John Shepard III and Robert F. Shepard were grandsons of the founder of the enormously successful Shepard’s Department Stores and were, of course, working in the family business. In 1922, John III, 36, was assisting his father at the original Shepard’s Boston store while Robert, 31, had recently taken over the Providence operation. Robert attended Yale, served in World War I, and by all accounts, was content in the family endeavor. Older brother John prospered in retail life as well, but he was drawn to something else—a sort of new modern frontier.

It was John who was fascinated by this new radio technology and all its possibilities. Even though many of his contemporaries figured it no more than a passing fad, John was convinced radio could boost his stores’ bottom line. With a commercial radio license to broadcast, John thought, folks from all over would be drawn to the Shepards’ stores to see live radio shows, they could sell the parts so customers could build their own radio receivers or even sell radios that were already assembled.

Maybe most of all, a commercial license would allow him to broadcast advertisements, and what an advantage that would be as Shepard’s waged a bitter battle with rival department stores in both growing cities. His Providence competition included Gladding’s, The Boston Store, Diamonds, Cherry & Webb, but most of all— The Outlet Company.
-=-=-=-=-
- _EXERCISE 1_:
In the passage on the Shepard brothers, how old was Robert F. Shepard in 1922?
- _EXERCISE 2_:
Name every rival store the Shepard's passage lists as competition in Providence.
- _EXERCISE 3_:
Carry on the account of John Shepard III and radio from the point where the passage stops.
-=-=-=-=-
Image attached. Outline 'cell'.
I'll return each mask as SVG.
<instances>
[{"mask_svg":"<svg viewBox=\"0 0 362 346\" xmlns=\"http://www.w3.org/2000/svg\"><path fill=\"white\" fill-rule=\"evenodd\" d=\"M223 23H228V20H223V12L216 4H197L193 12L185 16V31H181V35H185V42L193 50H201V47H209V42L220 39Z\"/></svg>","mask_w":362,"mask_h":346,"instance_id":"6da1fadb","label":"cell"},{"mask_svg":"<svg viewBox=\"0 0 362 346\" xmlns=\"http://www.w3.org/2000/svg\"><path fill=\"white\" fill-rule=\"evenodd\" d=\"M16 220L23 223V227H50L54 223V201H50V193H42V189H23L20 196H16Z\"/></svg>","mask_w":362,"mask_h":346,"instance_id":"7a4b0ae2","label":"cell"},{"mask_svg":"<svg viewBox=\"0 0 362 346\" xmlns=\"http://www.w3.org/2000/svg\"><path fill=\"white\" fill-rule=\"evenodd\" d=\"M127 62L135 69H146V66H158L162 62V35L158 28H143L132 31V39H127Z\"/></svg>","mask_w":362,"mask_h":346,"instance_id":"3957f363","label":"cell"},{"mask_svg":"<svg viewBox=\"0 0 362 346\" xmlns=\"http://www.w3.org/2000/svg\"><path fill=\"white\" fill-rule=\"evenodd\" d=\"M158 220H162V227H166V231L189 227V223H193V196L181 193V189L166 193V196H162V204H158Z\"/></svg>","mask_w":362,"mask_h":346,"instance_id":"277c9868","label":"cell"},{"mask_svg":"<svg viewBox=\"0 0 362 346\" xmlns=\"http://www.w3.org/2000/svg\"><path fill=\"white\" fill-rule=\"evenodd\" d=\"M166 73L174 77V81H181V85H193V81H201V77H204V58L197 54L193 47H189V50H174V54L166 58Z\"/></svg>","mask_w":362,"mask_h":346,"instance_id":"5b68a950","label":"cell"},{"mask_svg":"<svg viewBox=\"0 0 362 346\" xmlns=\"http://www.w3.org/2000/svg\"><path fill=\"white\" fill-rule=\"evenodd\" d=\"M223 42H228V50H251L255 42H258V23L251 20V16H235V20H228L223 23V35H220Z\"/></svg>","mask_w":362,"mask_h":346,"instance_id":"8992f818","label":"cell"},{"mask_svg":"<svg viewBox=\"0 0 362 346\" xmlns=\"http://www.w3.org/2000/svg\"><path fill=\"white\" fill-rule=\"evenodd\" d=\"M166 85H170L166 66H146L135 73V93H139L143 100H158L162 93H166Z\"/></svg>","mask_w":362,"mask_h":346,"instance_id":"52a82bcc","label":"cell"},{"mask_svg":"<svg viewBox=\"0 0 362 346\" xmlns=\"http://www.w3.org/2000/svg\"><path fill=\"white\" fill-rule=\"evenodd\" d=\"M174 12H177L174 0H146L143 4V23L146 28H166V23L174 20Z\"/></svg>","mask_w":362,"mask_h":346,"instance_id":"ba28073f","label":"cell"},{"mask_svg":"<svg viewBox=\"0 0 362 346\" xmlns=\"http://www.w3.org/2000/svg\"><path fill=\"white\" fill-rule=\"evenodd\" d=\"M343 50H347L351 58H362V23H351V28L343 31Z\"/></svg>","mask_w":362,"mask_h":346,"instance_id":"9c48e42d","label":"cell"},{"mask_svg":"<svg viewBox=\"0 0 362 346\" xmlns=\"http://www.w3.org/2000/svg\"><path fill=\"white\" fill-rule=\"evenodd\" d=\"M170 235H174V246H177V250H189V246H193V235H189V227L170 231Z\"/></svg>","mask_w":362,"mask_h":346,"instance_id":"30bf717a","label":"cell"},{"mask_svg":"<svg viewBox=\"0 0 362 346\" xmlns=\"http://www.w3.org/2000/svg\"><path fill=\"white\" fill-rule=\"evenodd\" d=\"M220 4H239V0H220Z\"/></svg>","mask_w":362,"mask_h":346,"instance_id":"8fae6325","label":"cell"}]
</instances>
-=-=-=-=-
- _EXERCISE ANSWER 1_:
31

- _EXERCISE ANSWER 2_:
Gladding's, The Boston Store, Diamonds, Cherry & Webb, The Outlet Company

- _EXERCISE ANSWER 3_:
14 John and Robert applied to the Department of Commerce for licenses. As it happened, Robert was able to launch WEAN in Providence a month before John could put WNAC on the air in Boston. WEAN became the first commercial radio station in Rhode Island when it signed on the air June 5th, 1922. Two months later, Joseph and Leon Samuels of the rival Outlet Company launched WJAR, just a block from the Shepard’s Store in downtown Providence.

The June 5th on air date may not be correct. There is a referance in the Providence News June 2nd, 1922 saying that the Shepards Broadcasting station would be broadcasting during a carnival like event called "Block-Aid". there is also a ad for "Block-Aid" that says it was happening June 2nd and 3rd. The Rhode Island Historical Society says the WEAN first on air date was actually June 2nd, 1922. 9

He built first R.I. commercial radio station
Sunday Providence Journal, Rhode Islander, January 12th, 1967

IN our article about radio in Rhode Island in The Twenties (December 8) refer¬ence was made to Carl Spear, an early engineer at Station WEAN. A friend sent the article to Dr. Spear, now living in Woodbury, Connecticut, and from him the other day we received the following which lends added color to the lively picture of radio in these parts when it was new and w o n d e r f u l. Ed.

DEAR SIRS—
An old friend of mine, Russell C. Sheller of 10 Pocahontas Drive in Warwick, mailed to me a copy of The Rhode Islander. I refer to your article "Radio: The Noisy Baby Grew Quickly." Congratulations upon a highly entertaining bit of writing!

I was the builder and first operator of WEAN. Consequently, I'll try to supply some information to help fill the void of those early years. I wish Bob Shepard could read this, because he might be able to supply more details.

In September 1920 I was admitted to the Brown Graduate School as a candidate for the Ph.D. degree. My classmates were Simonds, Horace "Binge Prey, Bill Robinson, Cliff Hathaway (who became a physician in Peace Dale) and Lou Pieri (RI. Auditorium). I was the assistant to Sam Arnold, a young Chemistry professor, who later became provost of the university, and a lifelong friend.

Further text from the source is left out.